To secure the revolution, the Autonomous Administration must resist relying on tactical maneuvers with imperialist powers and instead focus on building and consolidating the democratic people’s organization and defence. The revolution’s strength lies in its ability to use contradictions between imperialist and reactionary forces, while expanding common property and strengthening its social base. Communists in Rojava not only defend the region militarily but also participate in building the revolution and educating the people about the risks posed by imperialism.
Strategical Unity of the People
On October 7th, the anticolonial front of the Palestinian resistance dealt a significant blow to Israel, breaking through its Iron Dome. This marks a turning point in the struggle against Zionist occupation, with Palestinians asserting their determination for self-determination.
Simultaneously, Rojava in northern Syria remains a hotbed of revolution, resisting Turkish fascism’s airstrikes and occupation. The Kurdish and Arab peoples in Syria have built an alliance that is the guarant of the democratic revolution. Both Israel and Turkey, as colonial states, rely on imperialist support and use racism and religion to justify their expansionist policies and oppression. The Palestinian and Kurdish struggles are deeply intertwined, as both peoples resist occupation, despite facing prison, massacres, torture, and genocide. The formation of alliance between these liberation movements is strategical for their success. We must firmly repel any imperialist and Zionist attempts to sow mistrust and division among peoples under the illusion of concessions and solutions. Throughout history, Kurdish and Turkish revolutionaries have stood in solidarity with Palestine, receiving first military training in Palestinian camps and fighting against Zionism. The liberation of Kurdistan and Palestine are inseparable; as long as one remains under occupation, the struggle in the Middle East will continue. This historical bond represents the path to the only revolutionary solution in the region.
The region is in deep political crisis, exacerbated by imperialism, lack of political freedom, unresolved national issues, and religious conflicts. Popular uprisings across the Middle East are a sign that this crisis is evolving into a revolutionary moment. The fight against imperialism and colonialism is inseparable from the fight against capitalism, and the liberation of the Middle East can only be achieved through the liberation from capitalist structures.
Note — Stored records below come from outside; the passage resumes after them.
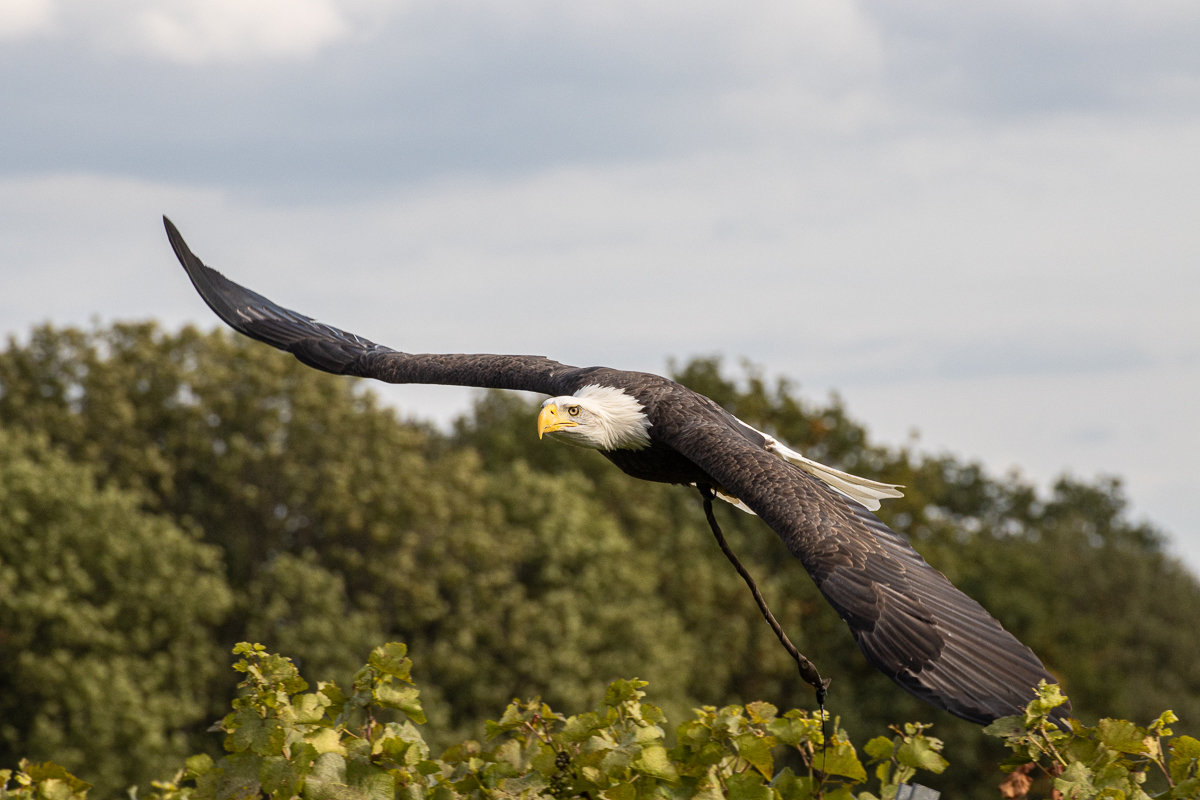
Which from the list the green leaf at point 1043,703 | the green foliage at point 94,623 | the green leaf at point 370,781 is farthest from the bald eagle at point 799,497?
the green foliage at point 94,623

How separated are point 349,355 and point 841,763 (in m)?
5.52

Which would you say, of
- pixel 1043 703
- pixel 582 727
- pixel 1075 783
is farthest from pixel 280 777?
pixel 1075 783

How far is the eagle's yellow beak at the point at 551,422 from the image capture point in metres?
7.27

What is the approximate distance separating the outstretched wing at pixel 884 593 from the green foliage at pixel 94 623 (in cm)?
2830

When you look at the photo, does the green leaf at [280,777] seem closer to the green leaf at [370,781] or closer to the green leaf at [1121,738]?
the green leaf at [370,781]

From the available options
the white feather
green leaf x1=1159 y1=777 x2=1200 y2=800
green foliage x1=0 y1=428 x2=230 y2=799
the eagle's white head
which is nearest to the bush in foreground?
green leaf x1=1159 y1=777 x2=1200 y2=800

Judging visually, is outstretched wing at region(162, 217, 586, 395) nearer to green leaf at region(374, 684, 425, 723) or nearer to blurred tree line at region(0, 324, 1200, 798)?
green leaf at region(374, 684, 425, 723)

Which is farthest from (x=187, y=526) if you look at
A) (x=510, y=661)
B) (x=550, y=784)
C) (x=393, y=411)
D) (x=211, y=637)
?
(x=550, y=784)

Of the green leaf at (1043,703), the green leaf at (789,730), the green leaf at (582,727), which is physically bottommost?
the green leaf at (582,727)

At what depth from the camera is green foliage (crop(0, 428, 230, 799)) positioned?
32.2 metres

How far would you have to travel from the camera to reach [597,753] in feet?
17.2

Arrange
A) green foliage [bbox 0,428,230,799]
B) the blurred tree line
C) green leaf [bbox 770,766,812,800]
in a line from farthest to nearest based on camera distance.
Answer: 1. the blurred tree line
2. green foliage [bbox 0,428,230,799]
3. green leaf [bbox 770,766,812,800]

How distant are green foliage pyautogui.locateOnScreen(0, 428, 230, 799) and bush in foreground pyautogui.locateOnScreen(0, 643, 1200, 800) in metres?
28.8

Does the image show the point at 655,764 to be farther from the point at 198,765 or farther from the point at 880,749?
the point at 198,765
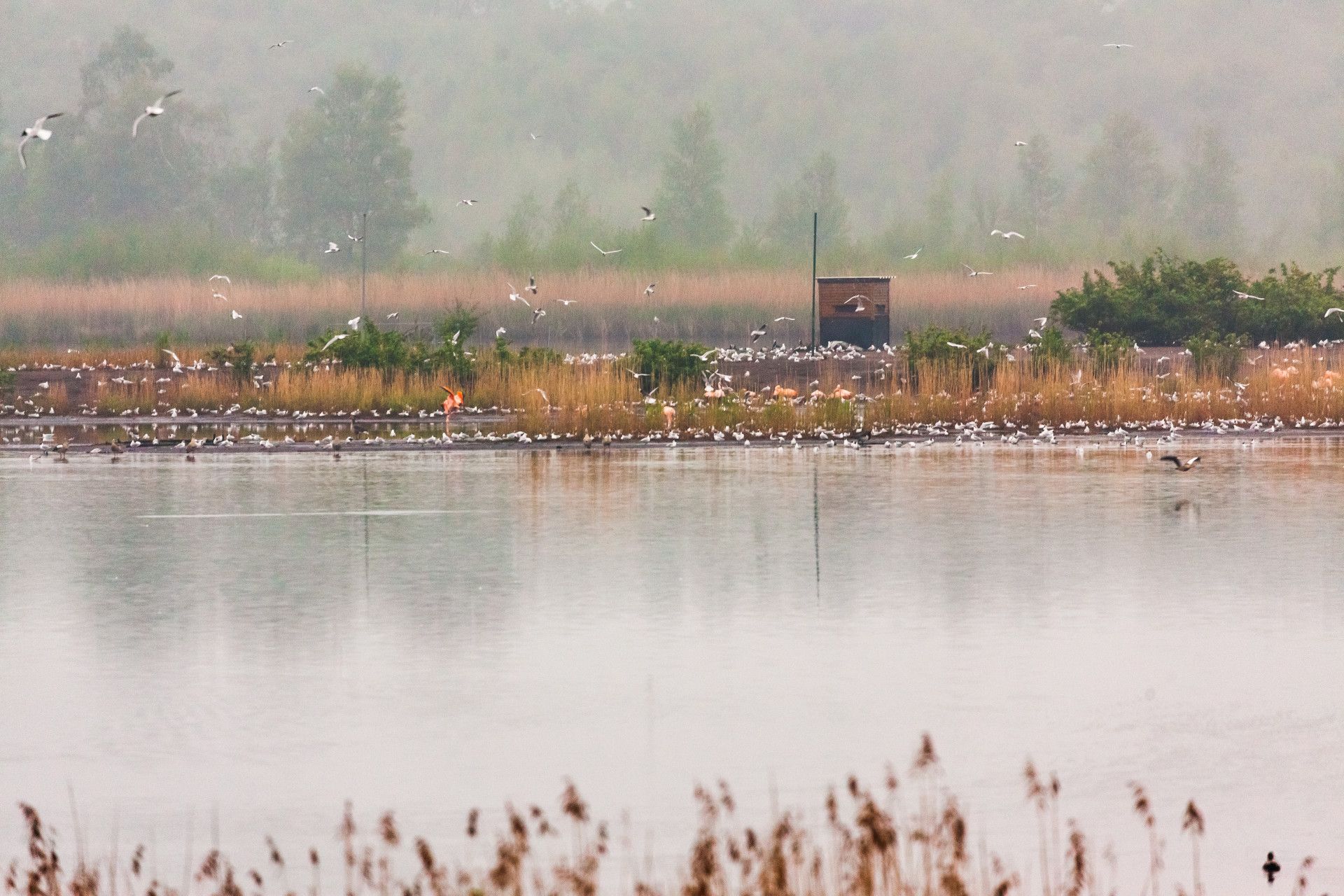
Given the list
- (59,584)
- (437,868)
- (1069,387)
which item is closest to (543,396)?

While Rojava is taking steps toward democratic revolution, lasting change requires regional cooperation and continuation of the revolution. A revolutionary democratic federation in the Middle East, with the goal of socialism, offers the most viable path forward. This federation
would address national questions—such as the Kurdish and Palestinian question—and challenge the current borders set by imperialist powers. By breaking up the existing colonial states, and forming new, equal, democratic states, the Middle East would undergo a revolutionary transformation.